First responders are among those on the front lines battling this global health crisis.
They can’t work from home or close their business to help prevent the spread of the coronavirus.
Capt. Heather Franzoni of Shippensburg Area EMS recently shed a light on a day in the life of an emergency responder during these tough times.
“We currently are screening patients from 6 feet upon entry. For presumptive cases, we use full PPE until we confirm the patient does not meet criteria. We also may ask a patient to wear a procedure mask to protect our crew,” she explained.
Franzoni said the department has the protective gear it needs while staff members are working in the field.

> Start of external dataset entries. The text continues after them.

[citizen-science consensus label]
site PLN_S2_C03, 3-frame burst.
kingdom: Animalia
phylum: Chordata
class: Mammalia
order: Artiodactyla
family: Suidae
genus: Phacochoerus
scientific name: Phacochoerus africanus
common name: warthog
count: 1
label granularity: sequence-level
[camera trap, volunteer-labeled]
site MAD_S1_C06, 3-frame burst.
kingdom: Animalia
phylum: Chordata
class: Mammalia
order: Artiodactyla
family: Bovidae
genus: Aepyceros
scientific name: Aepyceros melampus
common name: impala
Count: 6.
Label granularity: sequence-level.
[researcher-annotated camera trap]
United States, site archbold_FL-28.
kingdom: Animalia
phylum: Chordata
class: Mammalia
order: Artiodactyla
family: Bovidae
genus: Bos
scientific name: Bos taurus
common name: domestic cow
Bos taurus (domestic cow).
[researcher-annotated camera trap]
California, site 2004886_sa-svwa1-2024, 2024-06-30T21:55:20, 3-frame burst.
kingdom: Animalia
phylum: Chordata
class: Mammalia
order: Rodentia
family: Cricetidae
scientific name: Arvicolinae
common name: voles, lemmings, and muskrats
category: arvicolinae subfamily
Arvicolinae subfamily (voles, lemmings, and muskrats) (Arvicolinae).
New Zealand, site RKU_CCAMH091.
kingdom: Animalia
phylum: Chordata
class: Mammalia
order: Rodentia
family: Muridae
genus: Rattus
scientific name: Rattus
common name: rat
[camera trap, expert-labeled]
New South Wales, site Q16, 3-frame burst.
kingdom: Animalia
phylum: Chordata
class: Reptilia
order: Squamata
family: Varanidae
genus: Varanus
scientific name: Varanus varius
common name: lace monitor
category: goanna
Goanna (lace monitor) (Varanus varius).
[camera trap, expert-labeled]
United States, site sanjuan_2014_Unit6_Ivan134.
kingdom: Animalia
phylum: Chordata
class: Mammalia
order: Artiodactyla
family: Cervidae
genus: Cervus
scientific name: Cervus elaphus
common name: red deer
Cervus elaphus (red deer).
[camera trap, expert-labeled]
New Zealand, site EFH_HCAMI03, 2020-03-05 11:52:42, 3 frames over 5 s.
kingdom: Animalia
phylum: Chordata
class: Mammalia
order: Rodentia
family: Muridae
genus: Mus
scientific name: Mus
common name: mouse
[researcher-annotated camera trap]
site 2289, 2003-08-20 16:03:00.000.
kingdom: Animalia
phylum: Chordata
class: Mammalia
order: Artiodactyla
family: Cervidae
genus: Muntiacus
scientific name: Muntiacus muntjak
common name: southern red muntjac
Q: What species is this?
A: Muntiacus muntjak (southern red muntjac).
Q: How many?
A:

“Since the Ebola outbreak in the U.S. and subsequent flu crises, we have stockpiled and rotated enough PPE to outfit the department in case an epidemic such as this would unfold,” Franzoni noted. “The concern with COVID-19 is that we face an uncertain timeline for stabilization of the situation, whereas typical flu seasons can be estimated. We want to make sure we are ahead of the curve so if anyone has the ability to help provide PPE or funding for us to purchase it, we would be very appreciative. We also coordinate PPE distribution for the Shippensburg Police Department and Shippensburg Fire Department. We take this responsibility very seriously because we are making sure all of the first responders are protected.”
Franzoni has the following message to the public regarding the following of guidelines to help safeguard those on the front lines:
“Most important is to be up front with the 9-1-1 center about your symptoms so we can be prepared. If possible, meet us at the door so we don’t have to expose entire crews to the inside of your residence. Understand that we may modify some treatments to help protect you and our staff. Just as important, is to follow the CDC recommendations for social distancing, hygiene and sheltering. The best solution is for you to not get sick so we don’t have to meet under these terrible conditions.”
SAEMS also released the following news release this week pertaining to its capital campaign and the coronavirus:
“Shippensburg Area EMS administration has decided not to pursue the original plan of starting our annual capital campaign drive to raise funds for a paramedic vehicle replacement. We want our staff and community members to focus on their families, their health, and staying safe during this national health crisis. Our staff members are being vigilant, and taking all precautions to keep themselves and our community safe. This is a tough time for our nation and our community; Ship Area EMS wanted to reach out to our community and just give the reassurance that we are still here, and will continue to serve our community 24/7. Changes were made last week to building operations and bill payment are as follows: we ask that community members do not come to the EMS station, and utilize the mail, phone or our drop box outside the building for all payments. During the declared emergency any citizen that is unable to pay their ambulance bill should contact us to discuss options. Administration at Ship Area EMS will not pursue collections during the national health crisis if the patient contacts us to discuss their bill and options during this delicate time. We encourage you to educate your family with facts and prevention versus fear. Research shows that if communities work together on prevention, we will be able to slow down the virus spread. We are here to serve your needs and will continue to protect our community, and provide the highest level of regional emergency medical services.If you are looking to help out our first responders during this time any donations sent into the department will be used to purchase personal protective equipment (PPE). We appreciate the community’s support as always. If you have any questions and/or concerns, a supervisor is always available at: (717) 532-6069, Extension 123.”
Working in the field day-to-day during this unprecedented time definitely brings its challenges to first responders, according to Franzoni.
“It’s challenging. We have consolidated operations to our headquarters station to better monitor our staff and control risk exposure,” she noted. “Crews are health screened several times per shift. We have modified response profiles and staffing matrixes to ensure we still meet the community needs while protecting our own. Most importantly, we are looking out for the welfare of our responders. If our people are out of the fight then the entire community suffers, so we need to do whatever we can to protect them.”
Thank you to all of Shippensburg’s first responders for all you do to keep us safe, now and through all of the tough times we face.